Why, then, do people want affordances to be relations? We got a lot of comments from a reviewer that summed up the reasoning. The basic idea is that actions show individual variation and can fail; the organism is clearly very much in the mix and so this implies a relation is present. This is, of course correct; but the relation is not the affordance. The relation is the act of perceiving the affordance. Perception is the act of placing yourself in a particular relation to a task property like an affordance, and all the 'relational' work that needs to happen happens then. The problem, as always, is that people have read Gibson, got excited about affordances but didn't notice that it was information that does the heavy lifting in his theory.

[A side note: I've realised that people who advocate affordances as relations are all people trying to expand the scope of ecological psychology by expanding the notion of affordances to be social, linguistic, etc. Affordances are cool, but they are a particular kind of thing and can't help expand ecological psychology. Our move is to expand the notion of information in ways that preserves Gibson's key insights but that allows behaviours other than 'mere' perception-action (Golonka, 2015). Information is the thing where the necessary 'relational' work happens.]

This is stage one of an extended research programme on the perception-action mechanisms that underpin the uniquely human skill of throwing for very long distances with great accuracy.
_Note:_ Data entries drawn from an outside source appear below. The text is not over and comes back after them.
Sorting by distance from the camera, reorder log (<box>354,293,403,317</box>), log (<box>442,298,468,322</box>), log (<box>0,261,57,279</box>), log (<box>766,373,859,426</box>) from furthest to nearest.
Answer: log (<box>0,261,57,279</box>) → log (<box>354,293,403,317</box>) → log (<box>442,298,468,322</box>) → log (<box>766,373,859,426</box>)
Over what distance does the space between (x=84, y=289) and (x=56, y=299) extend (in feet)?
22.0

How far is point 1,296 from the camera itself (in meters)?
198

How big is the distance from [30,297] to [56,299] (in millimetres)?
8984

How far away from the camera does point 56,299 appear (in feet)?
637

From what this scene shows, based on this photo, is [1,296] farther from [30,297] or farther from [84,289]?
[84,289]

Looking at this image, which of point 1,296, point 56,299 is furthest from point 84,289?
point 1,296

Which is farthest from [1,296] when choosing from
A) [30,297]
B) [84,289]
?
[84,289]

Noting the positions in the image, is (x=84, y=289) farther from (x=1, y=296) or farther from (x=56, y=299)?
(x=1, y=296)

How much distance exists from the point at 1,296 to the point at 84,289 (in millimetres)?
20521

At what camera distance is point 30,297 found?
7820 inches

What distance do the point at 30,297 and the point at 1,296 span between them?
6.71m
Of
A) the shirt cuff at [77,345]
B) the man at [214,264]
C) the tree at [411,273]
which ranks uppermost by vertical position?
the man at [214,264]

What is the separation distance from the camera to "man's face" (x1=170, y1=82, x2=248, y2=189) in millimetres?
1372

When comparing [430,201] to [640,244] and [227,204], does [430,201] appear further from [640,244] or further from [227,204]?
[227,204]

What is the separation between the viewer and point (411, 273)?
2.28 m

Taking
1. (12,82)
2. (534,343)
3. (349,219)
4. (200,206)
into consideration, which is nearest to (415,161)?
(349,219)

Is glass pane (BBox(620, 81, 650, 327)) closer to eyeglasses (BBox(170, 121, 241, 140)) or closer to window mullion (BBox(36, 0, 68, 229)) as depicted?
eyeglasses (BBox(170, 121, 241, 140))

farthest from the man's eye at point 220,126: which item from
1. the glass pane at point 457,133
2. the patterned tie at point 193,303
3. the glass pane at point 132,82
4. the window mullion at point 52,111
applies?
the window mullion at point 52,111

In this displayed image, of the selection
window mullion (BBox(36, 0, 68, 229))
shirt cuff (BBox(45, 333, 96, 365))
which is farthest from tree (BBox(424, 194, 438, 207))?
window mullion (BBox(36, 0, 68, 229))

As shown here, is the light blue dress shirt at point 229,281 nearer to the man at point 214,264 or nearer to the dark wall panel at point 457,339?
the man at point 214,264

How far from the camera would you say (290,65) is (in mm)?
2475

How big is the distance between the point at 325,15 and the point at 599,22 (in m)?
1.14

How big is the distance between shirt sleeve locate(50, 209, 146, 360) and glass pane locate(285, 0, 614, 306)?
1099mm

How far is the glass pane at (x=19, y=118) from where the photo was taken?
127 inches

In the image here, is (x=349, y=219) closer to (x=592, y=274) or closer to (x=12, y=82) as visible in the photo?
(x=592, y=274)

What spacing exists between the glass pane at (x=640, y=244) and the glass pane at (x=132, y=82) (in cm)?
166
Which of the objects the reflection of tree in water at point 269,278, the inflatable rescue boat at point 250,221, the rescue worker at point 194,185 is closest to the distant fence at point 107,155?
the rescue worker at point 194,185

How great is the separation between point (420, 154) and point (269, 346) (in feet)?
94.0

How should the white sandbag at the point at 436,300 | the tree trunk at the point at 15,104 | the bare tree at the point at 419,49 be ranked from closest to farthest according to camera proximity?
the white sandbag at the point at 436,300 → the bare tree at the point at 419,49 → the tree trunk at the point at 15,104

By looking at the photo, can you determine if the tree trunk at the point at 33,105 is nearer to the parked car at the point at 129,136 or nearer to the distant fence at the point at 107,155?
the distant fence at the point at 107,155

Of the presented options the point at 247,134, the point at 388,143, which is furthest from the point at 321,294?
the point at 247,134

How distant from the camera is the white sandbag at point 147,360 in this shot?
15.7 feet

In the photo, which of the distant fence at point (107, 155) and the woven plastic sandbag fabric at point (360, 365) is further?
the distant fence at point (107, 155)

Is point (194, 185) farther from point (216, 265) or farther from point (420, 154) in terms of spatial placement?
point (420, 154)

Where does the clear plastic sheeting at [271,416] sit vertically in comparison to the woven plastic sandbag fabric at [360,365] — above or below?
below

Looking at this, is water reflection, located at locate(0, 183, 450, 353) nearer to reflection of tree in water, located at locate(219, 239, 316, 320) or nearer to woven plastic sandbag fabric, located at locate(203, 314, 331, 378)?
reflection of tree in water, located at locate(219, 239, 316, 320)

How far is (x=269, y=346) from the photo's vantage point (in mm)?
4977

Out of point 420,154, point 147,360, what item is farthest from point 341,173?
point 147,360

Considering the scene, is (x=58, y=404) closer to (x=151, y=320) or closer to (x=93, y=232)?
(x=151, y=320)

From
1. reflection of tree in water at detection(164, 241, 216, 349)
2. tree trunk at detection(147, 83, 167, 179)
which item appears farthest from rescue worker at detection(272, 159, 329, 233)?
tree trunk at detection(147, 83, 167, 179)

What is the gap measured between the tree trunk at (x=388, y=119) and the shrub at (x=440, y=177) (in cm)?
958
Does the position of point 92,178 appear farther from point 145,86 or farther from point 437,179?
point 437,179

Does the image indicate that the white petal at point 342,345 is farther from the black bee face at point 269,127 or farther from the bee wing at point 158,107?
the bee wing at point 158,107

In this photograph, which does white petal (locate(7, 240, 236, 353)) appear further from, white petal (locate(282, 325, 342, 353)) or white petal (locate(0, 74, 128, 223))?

There is so much more to do; I have data from a learning study to work on next, a project to examine the dynamics of the thrower in more detail in the pipeline, and we have barely begun to think about the information involved in the perception of this affordance. Happily for me, I will be able to do this work for as long as I want and then some!

Wilson, A. D., Weightman, A., Bingham, G. P., & Zhu, Q. (in press). Using task dynamics to quantify the affordances of throwing for long distance and accuracy. Journal of Experimental Psychology: Human Perception and Performance.  Download (pre-publication version), Supplemental Material


  1. I hope this post will help me win a bar argument I was having this weekend on the afforances as relations vs. affordances as information point--I wasn't eloquent enough to state it as "affordances are information".

    I study social interaction, and so I feel as though there are a lot of moving pieces creating context. I wonder if you might speculate as to how changes over time in the task space could influence things. If people had to throw at increasingly distant targets vs. increasingly close targets, is that a feature of the environment that would change the affordance? (I am trying to generalize this to facial expressions changing from smiling to angry or vice versa)

    1. Affordances are not information. They are, however, the kind of dynamical properties that can create information. They can also change over time; as the target changes distance the affordance subspace would smoothly and continuously go from the 5m one to the 10m one and so on.

      I'm all for my papers helping to win arguments in bars though!